Replace all null values in the TableFrame with the given value.

Parameters:

value – The value to replace null with.

Example:

>>> import tabsdata as td
>>>
>>> tf: td.TableFrame ...
>>>
┌──────┬──────┐
│ x    ┆ y    │
│ ---  ┆ ---  │
│ f64  ┆ f64  │
╞══════╪══════╡
│ 1.0  ┆ 2.0  │
│ 2.0  ┆ 2.0  │
│ NaN  ┆ NaN  │
│ 4.0  ┆ NaN  │
│ 5.0  ┆ null │
│ null ┆ null │
└──────┴──────┘
>>>
>>> tf.fill_null(20)
>>>
┌──────┬──────┐
│ x    ┆ y    │
│ ---  ┆ ---  │
│ f64  ┆ f64  │
╞══════╪══════╡
│ 1.0  ┆ 2.0  │
│ 2.0  ┆ 2.0  │
│ NaN  ┆ NaN  │
│ 4.0  ┆ NaN  │
│ 5.0  ┆ 20.0 │
│ 20.0 ┆ 20.0 │
└──────┴──────┘
Expr.alias(
name: str,
) Expr
Categories:

manipulation

Set the name for a column or expression.

Parameters:

name – Column or expression new name. The name must be a word ([A-Za-z_][A-Za-z0-9_]*) of up to 100 characters.

Example:

>>> import tabsdata as td
>>>
>>> tf: td.TableFrame ...
>>>
>>> tf.select(td.col("age"), td.col("age").alias("Age"))
>>>
┌──────┬──────┐
│ age  ┆ Age  │
│ ---  ┆ ---  │
│ i64  ┆ i64  │
╞══════╪══════╡
│ 1    ┆ 1    │
│ 15   ┆ 15   │
│ 18   ┆ 18   │
│ 60   ┆ 60   │
│ 60   ┆ 60   │
│ 75   ┆ 75   │
│ null ┆ null │
└──────┴──────┘
Expr.fill_nan(
value: int | float | Expr | None,
) Expr
Categories:

manipulation

Replace NaN values with the given value.

Parameters:

value – The value to replace NaN values with.

Example:

>>> import tabsdata as td
>>>
>>> tf: td.TableFrame ...
>>>
>>> tf = tf.select(td.col("val"), td.col("val").fill_nan(5.5)
>>>        .alias("fill_nan"))
>>>
┌──────┬──────────┐
│ val  ┆ fill_nan │
│ ---  ┆ ---      │
│ f64  ┆ f64      │
╞══════╪══════════╡
│ 1.1  ┆ 1.1      │
│ 2.0  ┆ 2.0      │
│ inf  ┆ inf      │
│ null ┆ null     │
│ NaN  ┆ 5.5      │
└──────┴──────────┘
Expr.fill_null(
value: Any | Expr | None = None,
strategy: Literal['forward', 'backward', 'min', 'max', 'mean', 'zero', 'one'] | None = None,
limit: int | None = None,
) Expr
Categories:

manipulation

Replace null values with the given value.

Parameters:
  • value – The value to replace null values with.

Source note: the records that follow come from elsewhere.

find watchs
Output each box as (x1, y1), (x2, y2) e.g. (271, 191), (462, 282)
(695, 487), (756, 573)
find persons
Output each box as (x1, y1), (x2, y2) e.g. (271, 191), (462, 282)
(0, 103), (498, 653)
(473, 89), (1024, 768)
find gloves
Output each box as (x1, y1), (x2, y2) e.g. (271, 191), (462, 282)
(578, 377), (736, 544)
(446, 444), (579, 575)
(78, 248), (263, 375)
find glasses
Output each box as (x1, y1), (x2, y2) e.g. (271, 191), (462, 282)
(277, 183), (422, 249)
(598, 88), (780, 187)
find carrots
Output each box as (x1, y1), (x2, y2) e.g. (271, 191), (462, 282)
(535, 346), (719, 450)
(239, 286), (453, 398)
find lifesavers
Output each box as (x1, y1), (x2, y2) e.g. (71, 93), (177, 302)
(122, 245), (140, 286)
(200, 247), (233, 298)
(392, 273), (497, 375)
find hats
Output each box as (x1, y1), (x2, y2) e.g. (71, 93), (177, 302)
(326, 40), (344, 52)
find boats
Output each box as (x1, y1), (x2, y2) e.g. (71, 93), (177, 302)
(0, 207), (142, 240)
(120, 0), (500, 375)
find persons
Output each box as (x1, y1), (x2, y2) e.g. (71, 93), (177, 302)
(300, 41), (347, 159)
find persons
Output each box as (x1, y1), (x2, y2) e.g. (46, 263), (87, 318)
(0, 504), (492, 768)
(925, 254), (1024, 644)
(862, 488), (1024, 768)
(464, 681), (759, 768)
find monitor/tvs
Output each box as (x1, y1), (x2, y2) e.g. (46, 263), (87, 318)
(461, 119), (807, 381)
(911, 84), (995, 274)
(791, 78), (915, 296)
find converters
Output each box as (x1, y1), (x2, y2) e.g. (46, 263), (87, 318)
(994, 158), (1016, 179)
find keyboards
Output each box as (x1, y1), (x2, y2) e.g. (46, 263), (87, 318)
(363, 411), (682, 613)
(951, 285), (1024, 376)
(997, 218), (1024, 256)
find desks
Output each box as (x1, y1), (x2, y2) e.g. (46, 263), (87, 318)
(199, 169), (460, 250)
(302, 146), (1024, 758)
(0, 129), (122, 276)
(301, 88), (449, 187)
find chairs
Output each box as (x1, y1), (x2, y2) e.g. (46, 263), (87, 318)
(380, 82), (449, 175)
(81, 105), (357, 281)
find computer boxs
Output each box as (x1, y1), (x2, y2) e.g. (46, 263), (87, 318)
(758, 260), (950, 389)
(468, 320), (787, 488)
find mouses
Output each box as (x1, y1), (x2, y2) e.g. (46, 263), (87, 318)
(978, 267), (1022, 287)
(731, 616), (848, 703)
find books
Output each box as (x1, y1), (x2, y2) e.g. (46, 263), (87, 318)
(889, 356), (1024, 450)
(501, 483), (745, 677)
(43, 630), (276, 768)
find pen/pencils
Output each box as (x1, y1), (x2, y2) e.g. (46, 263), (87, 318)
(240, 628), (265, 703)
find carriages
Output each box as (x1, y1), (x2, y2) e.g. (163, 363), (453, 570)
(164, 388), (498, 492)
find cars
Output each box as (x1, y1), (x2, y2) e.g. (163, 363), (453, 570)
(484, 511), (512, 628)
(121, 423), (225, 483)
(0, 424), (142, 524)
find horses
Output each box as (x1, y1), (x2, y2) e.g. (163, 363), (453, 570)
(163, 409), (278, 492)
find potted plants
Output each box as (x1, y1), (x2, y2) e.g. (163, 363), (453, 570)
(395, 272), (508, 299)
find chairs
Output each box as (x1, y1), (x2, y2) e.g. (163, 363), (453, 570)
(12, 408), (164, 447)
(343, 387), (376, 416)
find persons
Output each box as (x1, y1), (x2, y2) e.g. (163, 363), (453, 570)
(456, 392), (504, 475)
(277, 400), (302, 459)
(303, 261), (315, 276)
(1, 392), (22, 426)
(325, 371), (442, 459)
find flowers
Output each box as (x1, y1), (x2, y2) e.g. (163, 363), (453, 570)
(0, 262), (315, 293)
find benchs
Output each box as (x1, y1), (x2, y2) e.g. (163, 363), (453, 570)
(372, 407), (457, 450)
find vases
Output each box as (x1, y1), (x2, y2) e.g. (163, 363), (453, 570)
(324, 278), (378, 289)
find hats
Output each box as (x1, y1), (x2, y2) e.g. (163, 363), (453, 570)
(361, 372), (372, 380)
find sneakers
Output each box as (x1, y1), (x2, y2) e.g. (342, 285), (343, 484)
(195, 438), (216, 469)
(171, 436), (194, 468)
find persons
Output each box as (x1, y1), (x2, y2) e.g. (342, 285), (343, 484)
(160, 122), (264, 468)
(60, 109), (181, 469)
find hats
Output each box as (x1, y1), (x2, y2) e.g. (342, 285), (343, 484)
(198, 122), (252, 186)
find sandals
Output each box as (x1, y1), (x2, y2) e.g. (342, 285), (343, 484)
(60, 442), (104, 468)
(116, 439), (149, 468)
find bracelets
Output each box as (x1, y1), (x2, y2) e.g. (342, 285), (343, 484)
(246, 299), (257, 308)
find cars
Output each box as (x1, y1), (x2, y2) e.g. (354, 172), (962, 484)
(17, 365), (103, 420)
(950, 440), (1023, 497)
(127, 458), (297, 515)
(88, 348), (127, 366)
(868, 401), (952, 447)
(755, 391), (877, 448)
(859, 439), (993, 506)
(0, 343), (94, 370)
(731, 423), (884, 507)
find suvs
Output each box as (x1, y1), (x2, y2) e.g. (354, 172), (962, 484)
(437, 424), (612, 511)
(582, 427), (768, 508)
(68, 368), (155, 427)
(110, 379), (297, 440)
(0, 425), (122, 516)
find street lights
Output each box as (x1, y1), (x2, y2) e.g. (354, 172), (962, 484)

  • strategy – The strategy to use for filling null values.

  • limit – The maximum number of null values to replace.

Example:

>>> import tabsdata as td
>>>
>>> tf: td.TableFrame ...
>>>
>>> tf = tf.select(td.col("val"), td.col("val")
>>>        .fill_null(5.5).alias("fill_null"))
>>>
┌──────┬───────────┐
│ val  ┆ fill_null │
│ ---  ┆ ---       │
│ f64  ┆ f64       │
╞══════╪═══════════╡
│ -1.0 ┆ -1.0      │
│ 0.0  ┆ 0.0       │
│ 1.1  ┆ 1.1       │
│ 2.0  ┆ 2.0       │
│ inf  ┆ inf       │
│ null ┆ 5.5       │
│ NaN  ┆ NaN       │
└──────┴───────────┘